What is needed - Reproduce the records word for word, from the very start through the line containing "288L223 310L238 325L253", and output only that stretch.
##############################
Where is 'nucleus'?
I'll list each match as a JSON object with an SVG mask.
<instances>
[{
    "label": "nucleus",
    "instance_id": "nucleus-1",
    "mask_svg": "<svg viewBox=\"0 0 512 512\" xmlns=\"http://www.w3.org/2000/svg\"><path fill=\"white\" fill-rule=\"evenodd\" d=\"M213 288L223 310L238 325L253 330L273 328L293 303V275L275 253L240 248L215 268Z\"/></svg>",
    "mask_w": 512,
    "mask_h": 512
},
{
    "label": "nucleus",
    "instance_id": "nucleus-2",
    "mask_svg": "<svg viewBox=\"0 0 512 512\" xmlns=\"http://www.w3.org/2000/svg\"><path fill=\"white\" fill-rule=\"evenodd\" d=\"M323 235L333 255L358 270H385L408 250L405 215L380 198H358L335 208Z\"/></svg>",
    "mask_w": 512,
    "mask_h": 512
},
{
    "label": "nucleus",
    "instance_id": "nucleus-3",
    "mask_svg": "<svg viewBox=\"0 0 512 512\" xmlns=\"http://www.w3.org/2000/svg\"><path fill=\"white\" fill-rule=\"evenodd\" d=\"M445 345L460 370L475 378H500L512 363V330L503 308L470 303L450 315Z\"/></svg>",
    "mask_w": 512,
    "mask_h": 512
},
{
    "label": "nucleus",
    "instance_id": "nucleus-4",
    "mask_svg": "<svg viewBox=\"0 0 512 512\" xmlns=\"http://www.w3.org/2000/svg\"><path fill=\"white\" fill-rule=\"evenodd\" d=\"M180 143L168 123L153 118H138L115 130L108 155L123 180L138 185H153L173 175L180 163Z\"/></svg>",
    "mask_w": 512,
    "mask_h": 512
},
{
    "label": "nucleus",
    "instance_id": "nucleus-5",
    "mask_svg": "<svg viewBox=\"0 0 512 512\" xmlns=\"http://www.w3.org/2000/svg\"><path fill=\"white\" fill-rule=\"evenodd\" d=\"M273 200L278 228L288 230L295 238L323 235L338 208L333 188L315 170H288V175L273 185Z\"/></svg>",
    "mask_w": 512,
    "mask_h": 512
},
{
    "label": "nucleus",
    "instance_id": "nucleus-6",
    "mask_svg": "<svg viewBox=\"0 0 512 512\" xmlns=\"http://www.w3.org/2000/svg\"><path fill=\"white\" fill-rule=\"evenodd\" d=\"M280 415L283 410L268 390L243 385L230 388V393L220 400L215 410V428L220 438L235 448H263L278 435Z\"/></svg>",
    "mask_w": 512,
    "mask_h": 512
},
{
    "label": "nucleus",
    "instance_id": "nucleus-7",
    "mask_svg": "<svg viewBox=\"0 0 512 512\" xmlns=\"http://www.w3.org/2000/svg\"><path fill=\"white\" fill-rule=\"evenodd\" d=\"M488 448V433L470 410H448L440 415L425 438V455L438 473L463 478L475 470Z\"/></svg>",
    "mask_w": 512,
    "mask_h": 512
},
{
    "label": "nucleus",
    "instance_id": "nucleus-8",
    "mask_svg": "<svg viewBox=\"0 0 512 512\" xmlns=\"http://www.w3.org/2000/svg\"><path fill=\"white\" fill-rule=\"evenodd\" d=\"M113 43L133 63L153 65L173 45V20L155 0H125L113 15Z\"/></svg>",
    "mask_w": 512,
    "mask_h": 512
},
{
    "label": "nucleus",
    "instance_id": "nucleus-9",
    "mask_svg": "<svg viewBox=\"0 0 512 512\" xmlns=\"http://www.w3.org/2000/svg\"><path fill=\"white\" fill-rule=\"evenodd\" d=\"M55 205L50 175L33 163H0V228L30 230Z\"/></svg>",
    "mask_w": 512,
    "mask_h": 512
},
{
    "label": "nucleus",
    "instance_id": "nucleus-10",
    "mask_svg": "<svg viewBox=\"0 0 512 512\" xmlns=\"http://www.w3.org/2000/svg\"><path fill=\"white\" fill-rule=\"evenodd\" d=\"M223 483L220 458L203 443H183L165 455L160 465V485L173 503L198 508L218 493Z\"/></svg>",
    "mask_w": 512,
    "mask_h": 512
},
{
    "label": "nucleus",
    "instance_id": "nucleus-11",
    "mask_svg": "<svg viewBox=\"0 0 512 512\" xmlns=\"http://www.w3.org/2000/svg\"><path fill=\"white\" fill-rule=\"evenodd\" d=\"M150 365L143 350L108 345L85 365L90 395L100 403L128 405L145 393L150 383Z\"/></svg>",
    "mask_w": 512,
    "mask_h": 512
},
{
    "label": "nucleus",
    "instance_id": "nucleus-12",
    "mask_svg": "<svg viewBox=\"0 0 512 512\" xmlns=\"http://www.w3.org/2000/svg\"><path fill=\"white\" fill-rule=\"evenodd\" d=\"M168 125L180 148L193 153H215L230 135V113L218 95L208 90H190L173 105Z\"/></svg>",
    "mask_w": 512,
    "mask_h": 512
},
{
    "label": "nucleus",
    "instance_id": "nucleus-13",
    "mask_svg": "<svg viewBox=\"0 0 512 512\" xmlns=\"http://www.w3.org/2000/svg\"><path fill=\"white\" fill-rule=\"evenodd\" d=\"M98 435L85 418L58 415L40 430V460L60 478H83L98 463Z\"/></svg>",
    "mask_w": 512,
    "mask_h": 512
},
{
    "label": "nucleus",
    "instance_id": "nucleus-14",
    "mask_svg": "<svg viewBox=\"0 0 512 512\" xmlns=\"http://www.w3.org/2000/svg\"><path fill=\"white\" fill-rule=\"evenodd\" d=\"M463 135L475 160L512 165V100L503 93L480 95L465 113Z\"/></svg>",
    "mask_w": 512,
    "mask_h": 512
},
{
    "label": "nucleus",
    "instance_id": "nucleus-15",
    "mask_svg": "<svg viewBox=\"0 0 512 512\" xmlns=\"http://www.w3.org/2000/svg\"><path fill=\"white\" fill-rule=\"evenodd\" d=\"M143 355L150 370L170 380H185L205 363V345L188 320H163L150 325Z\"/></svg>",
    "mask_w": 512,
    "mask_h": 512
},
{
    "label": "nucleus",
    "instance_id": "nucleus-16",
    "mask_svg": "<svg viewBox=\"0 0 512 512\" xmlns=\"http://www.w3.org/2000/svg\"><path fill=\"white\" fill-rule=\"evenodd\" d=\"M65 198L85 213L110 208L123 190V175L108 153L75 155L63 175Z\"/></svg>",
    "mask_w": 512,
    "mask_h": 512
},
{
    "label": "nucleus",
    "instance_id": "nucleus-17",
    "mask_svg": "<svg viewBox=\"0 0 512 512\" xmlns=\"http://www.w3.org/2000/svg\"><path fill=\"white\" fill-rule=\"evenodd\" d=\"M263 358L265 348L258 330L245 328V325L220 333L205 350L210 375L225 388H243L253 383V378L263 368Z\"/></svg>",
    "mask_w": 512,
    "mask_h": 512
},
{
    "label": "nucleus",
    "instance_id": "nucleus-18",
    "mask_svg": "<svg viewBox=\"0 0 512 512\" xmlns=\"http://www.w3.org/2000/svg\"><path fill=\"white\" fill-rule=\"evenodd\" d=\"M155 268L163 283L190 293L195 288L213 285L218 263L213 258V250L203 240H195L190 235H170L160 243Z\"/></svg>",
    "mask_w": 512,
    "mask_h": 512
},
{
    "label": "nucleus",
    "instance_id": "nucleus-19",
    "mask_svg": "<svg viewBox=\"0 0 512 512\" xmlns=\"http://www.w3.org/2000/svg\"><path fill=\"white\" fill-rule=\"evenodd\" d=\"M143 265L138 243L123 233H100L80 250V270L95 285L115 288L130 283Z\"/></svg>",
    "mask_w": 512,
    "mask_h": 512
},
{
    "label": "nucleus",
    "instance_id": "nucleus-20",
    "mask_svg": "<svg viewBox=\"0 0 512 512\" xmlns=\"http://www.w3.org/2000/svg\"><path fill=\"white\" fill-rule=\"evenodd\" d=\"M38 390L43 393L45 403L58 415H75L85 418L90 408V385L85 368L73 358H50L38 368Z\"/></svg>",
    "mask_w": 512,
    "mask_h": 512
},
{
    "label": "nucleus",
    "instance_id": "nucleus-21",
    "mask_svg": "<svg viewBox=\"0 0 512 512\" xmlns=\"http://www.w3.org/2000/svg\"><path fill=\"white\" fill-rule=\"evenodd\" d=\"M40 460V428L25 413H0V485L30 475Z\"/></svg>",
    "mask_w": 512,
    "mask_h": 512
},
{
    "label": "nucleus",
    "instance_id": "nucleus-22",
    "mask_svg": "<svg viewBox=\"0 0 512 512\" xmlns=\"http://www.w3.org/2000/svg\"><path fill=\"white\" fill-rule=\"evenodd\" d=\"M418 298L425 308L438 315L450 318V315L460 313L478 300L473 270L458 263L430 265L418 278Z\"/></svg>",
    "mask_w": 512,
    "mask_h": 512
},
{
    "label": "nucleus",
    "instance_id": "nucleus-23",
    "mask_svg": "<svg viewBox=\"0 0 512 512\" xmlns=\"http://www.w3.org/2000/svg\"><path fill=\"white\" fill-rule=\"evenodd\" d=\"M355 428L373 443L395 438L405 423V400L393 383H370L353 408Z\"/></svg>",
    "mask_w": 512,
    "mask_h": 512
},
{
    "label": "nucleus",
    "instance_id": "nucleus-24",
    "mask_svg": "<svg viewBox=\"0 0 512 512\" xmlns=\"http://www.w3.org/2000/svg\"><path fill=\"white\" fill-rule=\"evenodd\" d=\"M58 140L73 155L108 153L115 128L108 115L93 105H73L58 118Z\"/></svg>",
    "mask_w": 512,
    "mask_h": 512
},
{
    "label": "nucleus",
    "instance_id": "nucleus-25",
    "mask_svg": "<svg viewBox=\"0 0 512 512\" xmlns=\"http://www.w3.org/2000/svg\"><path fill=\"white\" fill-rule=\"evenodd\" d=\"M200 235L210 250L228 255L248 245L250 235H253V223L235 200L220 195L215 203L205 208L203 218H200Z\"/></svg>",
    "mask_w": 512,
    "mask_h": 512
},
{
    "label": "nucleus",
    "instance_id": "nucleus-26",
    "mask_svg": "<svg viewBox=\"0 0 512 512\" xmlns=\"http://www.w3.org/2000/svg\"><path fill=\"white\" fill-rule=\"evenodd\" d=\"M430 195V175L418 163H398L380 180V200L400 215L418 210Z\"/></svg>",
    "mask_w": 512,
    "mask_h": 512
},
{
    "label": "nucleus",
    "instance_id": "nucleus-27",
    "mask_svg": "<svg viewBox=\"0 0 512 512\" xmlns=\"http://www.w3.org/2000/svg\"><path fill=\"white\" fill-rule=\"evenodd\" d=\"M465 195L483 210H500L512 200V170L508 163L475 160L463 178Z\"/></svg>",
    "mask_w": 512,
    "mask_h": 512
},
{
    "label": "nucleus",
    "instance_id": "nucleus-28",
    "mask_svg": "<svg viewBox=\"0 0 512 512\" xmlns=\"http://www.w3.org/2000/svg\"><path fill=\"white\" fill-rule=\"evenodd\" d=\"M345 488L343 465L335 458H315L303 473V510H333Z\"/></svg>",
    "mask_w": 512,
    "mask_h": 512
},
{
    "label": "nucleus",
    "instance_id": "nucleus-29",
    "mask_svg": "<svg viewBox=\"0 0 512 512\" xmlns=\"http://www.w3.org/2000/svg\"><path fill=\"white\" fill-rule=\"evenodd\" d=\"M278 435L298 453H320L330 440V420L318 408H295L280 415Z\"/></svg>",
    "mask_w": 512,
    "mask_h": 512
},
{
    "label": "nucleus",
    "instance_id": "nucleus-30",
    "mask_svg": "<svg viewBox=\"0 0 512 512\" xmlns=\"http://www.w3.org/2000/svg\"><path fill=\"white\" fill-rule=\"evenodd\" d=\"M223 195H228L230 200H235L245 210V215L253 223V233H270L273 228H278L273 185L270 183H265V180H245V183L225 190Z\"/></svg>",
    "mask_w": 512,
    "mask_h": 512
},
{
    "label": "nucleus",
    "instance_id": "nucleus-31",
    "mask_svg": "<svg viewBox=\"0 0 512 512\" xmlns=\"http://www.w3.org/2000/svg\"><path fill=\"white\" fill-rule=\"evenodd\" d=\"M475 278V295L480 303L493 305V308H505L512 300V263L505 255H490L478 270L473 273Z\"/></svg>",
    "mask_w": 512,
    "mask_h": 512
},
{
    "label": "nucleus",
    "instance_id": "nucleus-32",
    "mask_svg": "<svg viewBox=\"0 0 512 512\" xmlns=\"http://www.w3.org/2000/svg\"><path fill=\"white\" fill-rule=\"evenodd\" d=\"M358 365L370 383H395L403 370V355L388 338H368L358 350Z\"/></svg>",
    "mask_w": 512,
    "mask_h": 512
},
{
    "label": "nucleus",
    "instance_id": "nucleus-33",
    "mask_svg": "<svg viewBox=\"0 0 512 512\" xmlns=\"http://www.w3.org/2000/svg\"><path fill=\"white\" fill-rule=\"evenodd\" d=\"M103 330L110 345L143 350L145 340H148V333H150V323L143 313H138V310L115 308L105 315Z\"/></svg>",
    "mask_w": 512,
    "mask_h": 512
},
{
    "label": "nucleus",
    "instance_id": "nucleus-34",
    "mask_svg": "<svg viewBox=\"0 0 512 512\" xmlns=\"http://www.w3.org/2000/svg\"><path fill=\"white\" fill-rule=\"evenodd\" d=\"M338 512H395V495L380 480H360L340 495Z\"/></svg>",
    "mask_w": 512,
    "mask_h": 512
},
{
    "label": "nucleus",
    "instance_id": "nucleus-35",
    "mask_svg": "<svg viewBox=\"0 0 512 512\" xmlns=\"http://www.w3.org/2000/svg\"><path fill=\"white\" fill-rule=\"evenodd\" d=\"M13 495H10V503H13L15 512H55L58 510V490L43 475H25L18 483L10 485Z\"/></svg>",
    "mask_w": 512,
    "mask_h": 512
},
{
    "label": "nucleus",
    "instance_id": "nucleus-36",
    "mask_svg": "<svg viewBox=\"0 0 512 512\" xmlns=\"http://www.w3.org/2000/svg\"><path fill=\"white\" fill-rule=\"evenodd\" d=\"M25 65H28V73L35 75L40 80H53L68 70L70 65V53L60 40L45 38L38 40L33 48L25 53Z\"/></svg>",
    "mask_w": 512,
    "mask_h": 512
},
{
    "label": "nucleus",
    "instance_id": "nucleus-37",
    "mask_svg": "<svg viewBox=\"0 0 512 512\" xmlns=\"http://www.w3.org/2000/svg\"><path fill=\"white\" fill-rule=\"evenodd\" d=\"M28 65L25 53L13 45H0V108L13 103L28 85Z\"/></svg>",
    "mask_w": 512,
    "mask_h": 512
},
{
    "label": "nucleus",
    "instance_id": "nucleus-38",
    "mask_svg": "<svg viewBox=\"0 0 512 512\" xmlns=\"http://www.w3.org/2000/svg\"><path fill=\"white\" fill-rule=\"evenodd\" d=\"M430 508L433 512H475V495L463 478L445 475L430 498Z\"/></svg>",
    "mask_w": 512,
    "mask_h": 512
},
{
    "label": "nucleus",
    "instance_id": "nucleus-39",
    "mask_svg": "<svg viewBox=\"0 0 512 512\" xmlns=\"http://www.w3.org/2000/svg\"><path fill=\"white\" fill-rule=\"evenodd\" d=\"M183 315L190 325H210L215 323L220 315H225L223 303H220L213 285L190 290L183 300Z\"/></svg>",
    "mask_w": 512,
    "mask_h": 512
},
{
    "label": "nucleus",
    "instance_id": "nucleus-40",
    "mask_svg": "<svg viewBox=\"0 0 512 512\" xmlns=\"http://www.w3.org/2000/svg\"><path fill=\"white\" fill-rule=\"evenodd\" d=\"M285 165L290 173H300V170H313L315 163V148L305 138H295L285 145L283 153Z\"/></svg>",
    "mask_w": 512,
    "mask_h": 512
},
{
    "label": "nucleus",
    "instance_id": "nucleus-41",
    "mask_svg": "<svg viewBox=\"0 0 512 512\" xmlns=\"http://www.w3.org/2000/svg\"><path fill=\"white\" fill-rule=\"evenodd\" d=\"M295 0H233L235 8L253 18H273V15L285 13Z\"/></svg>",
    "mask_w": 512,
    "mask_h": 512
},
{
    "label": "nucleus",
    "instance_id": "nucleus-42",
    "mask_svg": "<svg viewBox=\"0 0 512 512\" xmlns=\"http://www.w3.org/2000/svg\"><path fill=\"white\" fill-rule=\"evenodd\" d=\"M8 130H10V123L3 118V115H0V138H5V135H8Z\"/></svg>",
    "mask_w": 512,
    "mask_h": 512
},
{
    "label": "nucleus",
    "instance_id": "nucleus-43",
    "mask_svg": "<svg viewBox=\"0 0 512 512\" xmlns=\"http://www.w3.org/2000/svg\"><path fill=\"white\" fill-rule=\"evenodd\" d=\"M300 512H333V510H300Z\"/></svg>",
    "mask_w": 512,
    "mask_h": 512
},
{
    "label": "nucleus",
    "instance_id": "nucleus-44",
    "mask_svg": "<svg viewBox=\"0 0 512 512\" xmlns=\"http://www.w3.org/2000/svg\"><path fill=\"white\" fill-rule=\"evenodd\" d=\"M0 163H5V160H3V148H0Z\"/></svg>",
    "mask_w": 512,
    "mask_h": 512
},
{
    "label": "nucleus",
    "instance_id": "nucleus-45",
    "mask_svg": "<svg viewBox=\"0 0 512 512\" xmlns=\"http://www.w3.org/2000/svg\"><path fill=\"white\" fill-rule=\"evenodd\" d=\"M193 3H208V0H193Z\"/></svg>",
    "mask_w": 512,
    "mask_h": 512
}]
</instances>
##############################
Answer to the task -
Where is 'nucleus'?
I'll list each match as a JSON object with an SVG mask.
<instances>
[{
    "label": "nucleus",
    "instance_id": "nucleus-1",
    "mask_svg": "<svg viewBox=\"0 0 512 512\" xmlns=\"http://www.w3.org/2000/svg\"><path fill=\"white\" fill-rule=\"evenodd\" d=\"M213 288L223 310L238 325L253 330L273 328L293 303V275L275 253L240 248L215 268Z\"/></svg>",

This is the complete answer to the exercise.